* **Excerpt**:
He noted that GILAB repeal and amend a number of other pieces of legislation (see attached presentation for details), such as Electronic Communications Security Pty Ltd, the Security Services Special Account Act; the Labour Relations Act; the Basic Conditions of Employment Act; the Private Security Industry Regulation Act; the Regulation and Interception of Communication and Related Information Act; the Financial Intelligence Act; the Witness Protection Act. In each of these acts, the references to amalgamated structures would be replaced with a reference to the Agency. Any exemptions that were granted to current structures would be transferred to the Agency. The changes would ensure the mandates to delineate roles and functions of the National Intelligence Structures.
GILAB only dealt with the amendment of certain names of structures, like the deletion of the references to the erstwhile South African Secret Service. There would be no implications for the Agency, as it had been agreed that this Bill would not be making any policy changes to the way NICOC operated.
There were, however, implications with regards to vetting. The current arrangement was that the Director General might, after evaluating information gathered during the vetting, degrade, withdraw or refuse to grant a security clearance. A provision on delegation of authority by the Director General had now been made. Departments might, at the request of the Agency, establish vetting field work units as well. Again, this was not a policy change.
GILAB stipulated that no department or statutory body may withhold information from the Agency when such information was reasonably required. All envisaged changes sought, once again, to substitute the amalgamated structures, with a reference to the Agency.
The Minister could currently create posts of Deputy Director-General (DDG) and of Assistant Director General (ADG). This would be amended, and would allow for creation of a post equivalent to the DDG, and the abolition of the ADG. The Bill allowed the Minister to establish branches, chief directorates, directorates with corresponding functions and post structures. The Director General should establish divisions, components with corresponding functions and post structures. The Training Fund currently administered by SANAI would become a Training Fund for the Agency, and this would be administered by the Office of the Director General.
In future, the Director General would be known by that title only, not as both the Director General and Chief Executive Officer. An additional reporting channel would be established. The Director General’s functions would include submitting a report at the end of each financial year on all activities, by the Agency to the Minister. Such a report would be made available to the public, except for classified information. In another shifting of functions, the current arrangement required the Minister to approve construction and maintenance of buildings, but GILAB now also delegated this function to the Director General.
The Bill provided that a member could retire at the age of 55, or any date thereafter, in line with the Public Services Act. If retirement was taken before that age, there would be penalties against the pension fund. A member would be deemed to be discharged if absent without permission of the Director General for a period exceeding ten consecutive days. This amendment would alleviate certain payroll challenges.
All assets, liabilities, rights and duties including funds, resources and administrative records of NIA, SASS, Academy and COMSEC should be transferred to SSA, within six months after commencement of the amendment.

* **Data segment**:
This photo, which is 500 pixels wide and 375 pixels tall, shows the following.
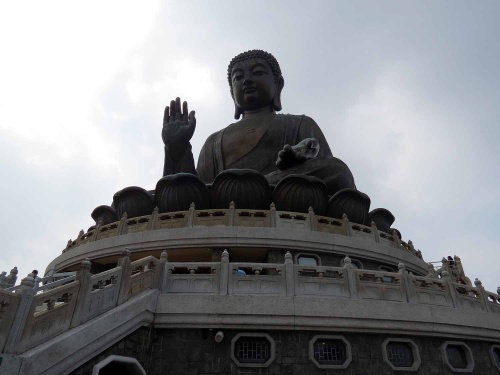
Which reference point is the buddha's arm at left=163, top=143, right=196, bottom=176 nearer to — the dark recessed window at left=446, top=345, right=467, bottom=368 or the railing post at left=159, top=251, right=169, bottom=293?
the railing post at left=159, top=251, right=169, bottom=293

* **What to do**:
Answer these questions from the GILAB excerpt:
1. At what age could a member retire under the Bill?
2. Which office would administer the Training Fund for the Agency?
3. Within what period after the amendment's commencement should the assets of NIA, SASS, Academy and COMSEC be transferred to SSA?
The listing has no role in this exercise.

* **Task answer**:
1. At 55, or any date thereafter.
2. The Office of the Director General.
3. Within six months.